** Start of Given records **

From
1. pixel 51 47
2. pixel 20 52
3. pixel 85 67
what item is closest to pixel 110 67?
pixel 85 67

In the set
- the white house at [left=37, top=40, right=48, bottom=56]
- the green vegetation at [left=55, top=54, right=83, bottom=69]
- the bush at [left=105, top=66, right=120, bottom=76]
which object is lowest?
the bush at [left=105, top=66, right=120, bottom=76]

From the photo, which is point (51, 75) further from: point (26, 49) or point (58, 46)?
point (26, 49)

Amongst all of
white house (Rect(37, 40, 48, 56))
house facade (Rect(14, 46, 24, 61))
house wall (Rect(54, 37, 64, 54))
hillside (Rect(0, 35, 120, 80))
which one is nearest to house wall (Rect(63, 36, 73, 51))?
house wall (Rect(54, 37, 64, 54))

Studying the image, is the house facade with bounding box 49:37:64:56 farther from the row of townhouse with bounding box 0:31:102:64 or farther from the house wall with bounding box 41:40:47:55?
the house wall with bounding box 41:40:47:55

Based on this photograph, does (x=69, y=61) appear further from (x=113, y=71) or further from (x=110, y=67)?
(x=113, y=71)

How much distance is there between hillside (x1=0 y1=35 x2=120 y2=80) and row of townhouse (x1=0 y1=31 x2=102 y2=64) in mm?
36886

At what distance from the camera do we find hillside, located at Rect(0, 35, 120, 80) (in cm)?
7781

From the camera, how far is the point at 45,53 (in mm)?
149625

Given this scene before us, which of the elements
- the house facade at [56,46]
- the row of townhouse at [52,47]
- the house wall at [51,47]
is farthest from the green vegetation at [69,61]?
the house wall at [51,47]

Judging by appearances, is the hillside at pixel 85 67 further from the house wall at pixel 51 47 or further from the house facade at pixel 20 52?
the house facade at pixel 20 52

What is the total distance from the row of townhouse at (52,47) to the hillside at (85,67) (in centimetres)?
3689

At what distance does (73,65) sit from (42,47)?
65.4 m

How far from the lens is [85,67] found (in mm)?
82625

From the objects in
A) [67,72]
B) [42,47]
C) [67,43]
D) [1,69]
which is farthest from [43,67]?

** End of Given records **

__What you need to do__
Rewrite all the entries above, replacing every instance of "hillside" with "slope" and leaving everything else unchanged.

__Answer in full__
From
1. pixel 51 47
2. pixel 20 52
3. pixel 85 67
what item is closest to pixel 110 67?
pixel 85 67

In the set
- the white house at [left=37, top=40, right=48, bottom=56]
- the green vegetation at [left=55, top=54, right=83, bottom=69]
- the bush at [left=105, top=66, right=120, bottom=76]
which object is lowest?
the bush at [left=105, top=66, right=120, bottom=76]

From the photo, which is point (51, 75) further from: point (26, 49) or point (58, 46)?
point (26, 49)

Amongst all of
white house (Rect(37, 40, 48, 56))
house facade (Rect(14, 46, 24, 61))
house wall (Rect(54, 37, 64, 54))
slope (Rect(0, 35, 120, 80))
which one is nearest to house wall (Rect(63, 36, 73, 51))?
house wall (Rect(54, 37, 64, 54))

Studying the image, is the house facade with bounding box 49:37:64:56 farther from the row of townhouse with bounding box 0:31:102:64 or farther from the house wall with bounding box 41:40:47:55?
the house wall with bounding box 41:40:47:55

Based on this photograph, does (x=69, y=61) appear further from (x=113, y=71) or further from (x=110, y=67)?
(x=113, y=71)

How much distance is there between slope (x1=0 y1=35 x2=120 y2=80) and row of townhouse (x1=0 y1=31 x2=102 y2=64) in mm?
36886

At what distance from the camera do we find slope, located at Rect(0, 35, 120, 80) (in cm)?
7781

From the camera, how far is the point at 45,53 (in mm)?
149625

Given this scene before us, which of the elements
- the house facade at [56,46]
- the row of townhouse at [52,47]
- the house wall at [51,47]
is farthest from the green vegetation at [69,61]?
the house wall at [51,47]

Judging by appearances, is the slope at pixel 85 67 further from the house wall at pixel 51 47 or further from the house facade at pixel 20 52?
the house facade at pixel 20 52

What is the total distance from the row of townhouse at (52,47) to the slope at (85,67) (in centimetres)?
3689

At what distance does (73,65) sit from (42,47)?
65.4 m

How far from the lens is [85,67] found (in mm)?
82625

From the objects in
A) [67,72]
B) [42,47]
C) [67,43]
D) [1,69]
which is farthest from [43,67]?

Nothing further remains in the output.